**Directions**
Set down, word for word, the lines of the material that follows, from the line containing "Chicago and Brian" through the line containing "دندانپزشکی با تعرفه خیریه", both included. Omit the pictures and reproduce only the text.

**Records shown**
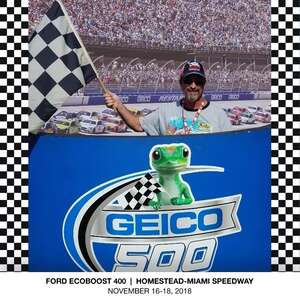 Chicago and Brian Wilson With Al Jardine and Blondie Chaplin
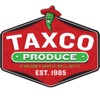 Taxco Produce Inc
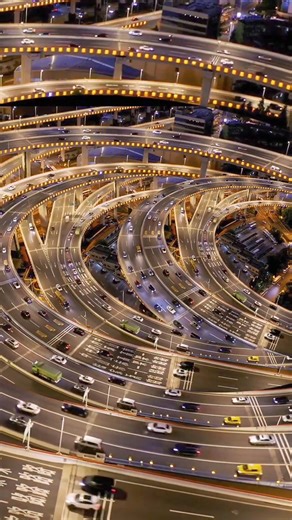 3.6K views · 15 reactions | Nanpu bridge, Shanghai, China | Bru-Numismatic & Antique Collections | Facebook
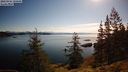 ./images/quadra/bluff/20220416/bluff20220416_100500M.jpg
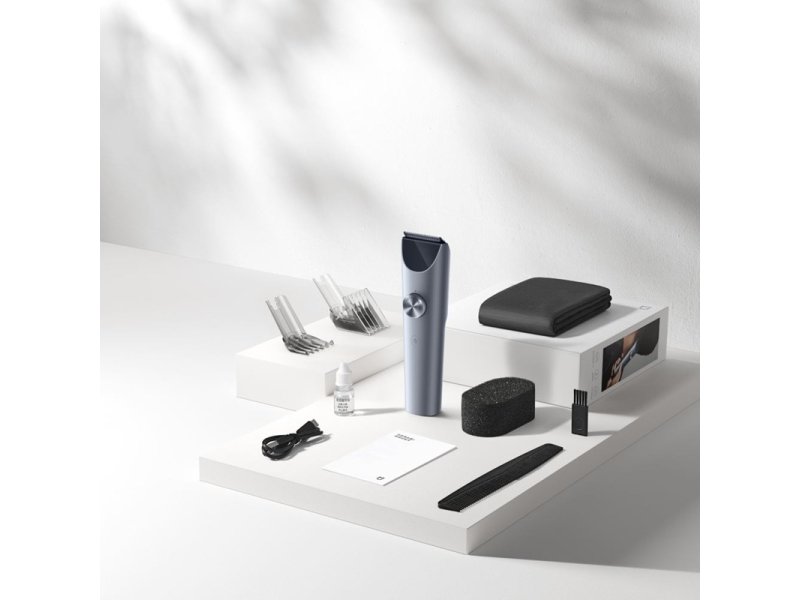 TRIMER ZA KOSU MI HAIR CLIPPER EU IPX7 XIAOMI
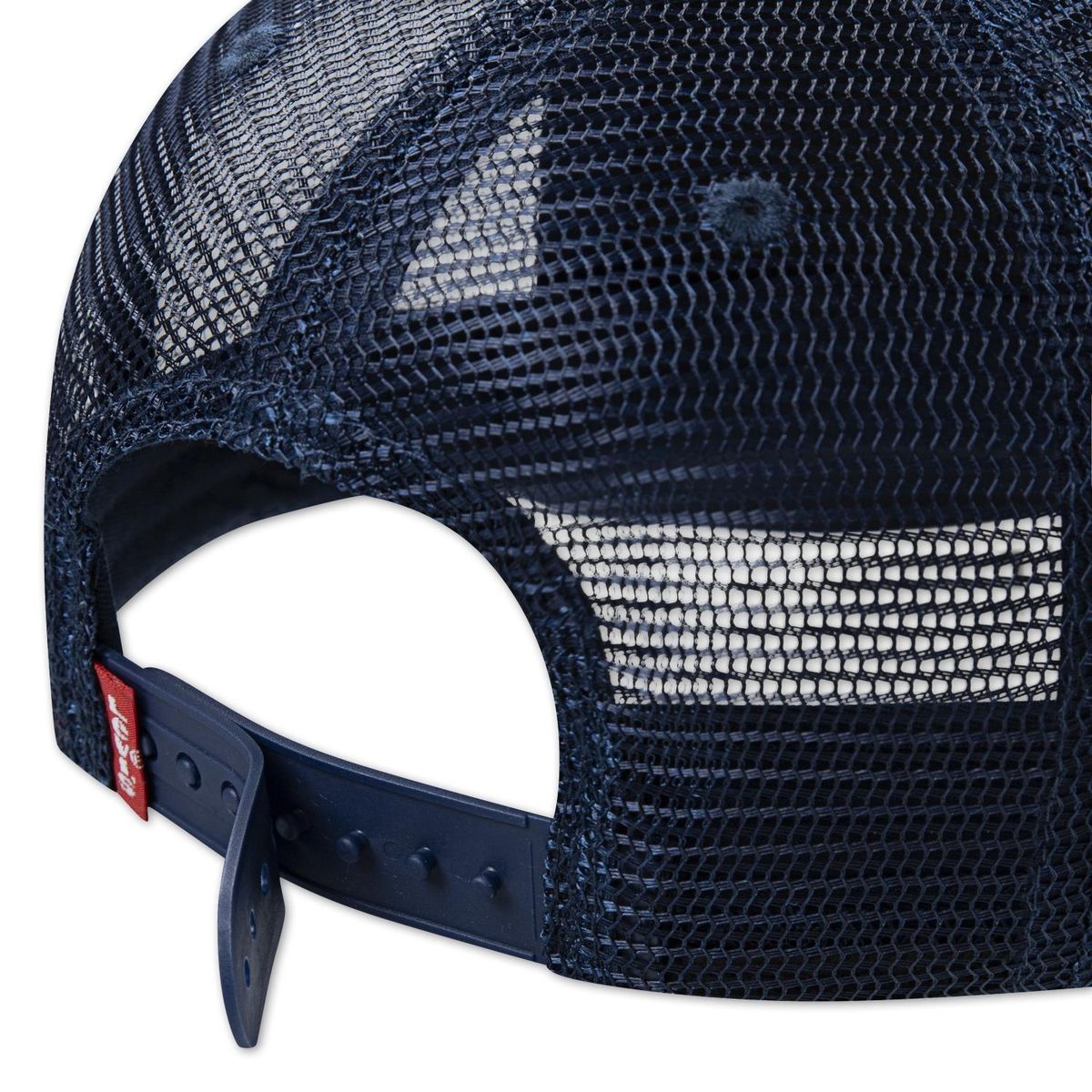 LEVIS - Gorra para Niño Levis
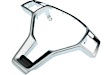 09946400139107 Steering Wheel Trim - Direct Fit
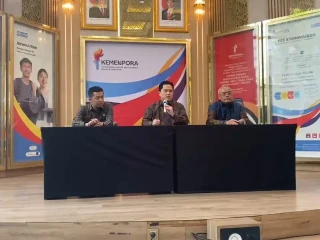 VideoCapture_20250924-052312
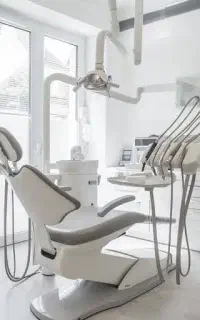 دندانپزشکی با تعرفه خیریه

--

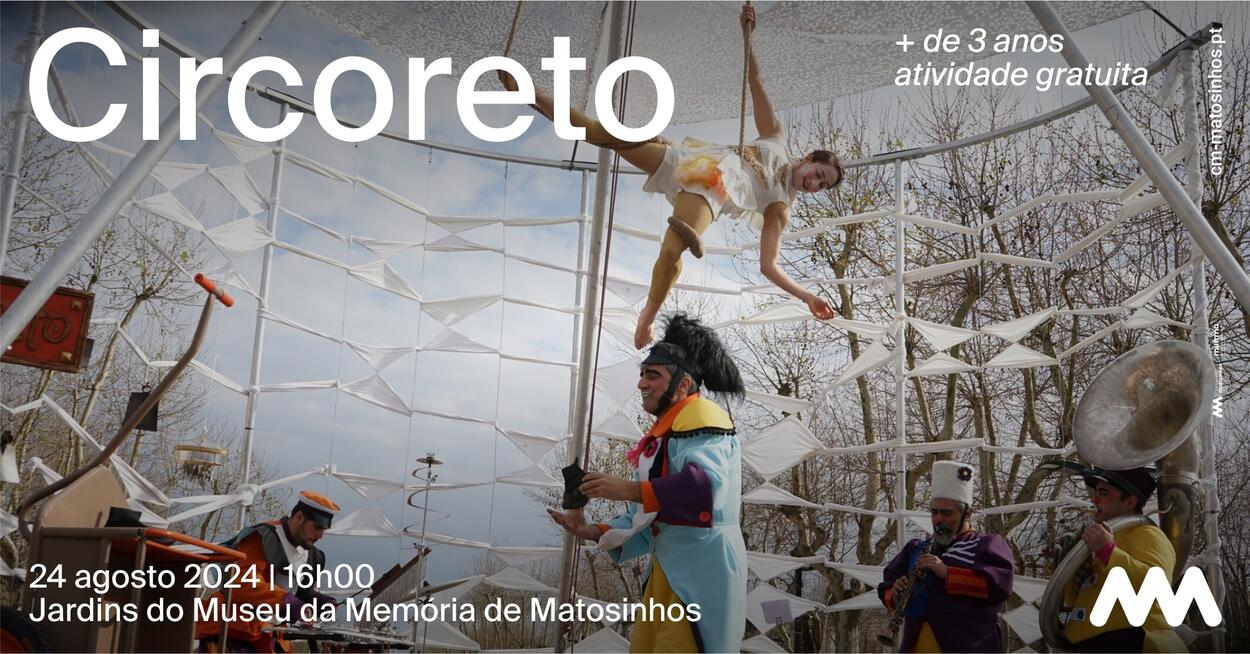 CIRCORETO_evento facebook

**Finished exercise**
 Chicago and Brian Wilson With Al Jardine and Blondie Chaplin
 Taxco Produce Inc
 3.6K views · 15 reactions | Nanpu bridge, Shanghai, China | Bru-Numismatic & Antique Collections | Facebook
 ./images/quadra/bluff/20220416/bluff20220416_100500M.jpg
 TRIMER ZA KOSU MI HAIR CLIPPER EU IPX7 XIAOMI
 LEVIS - Gorra para Niño Levis
 09946400139107 Steering Wheel Trim - Direct Fit
 VideoCapture_20250924-052312
 دندانپزشکی با تعرفه خیریه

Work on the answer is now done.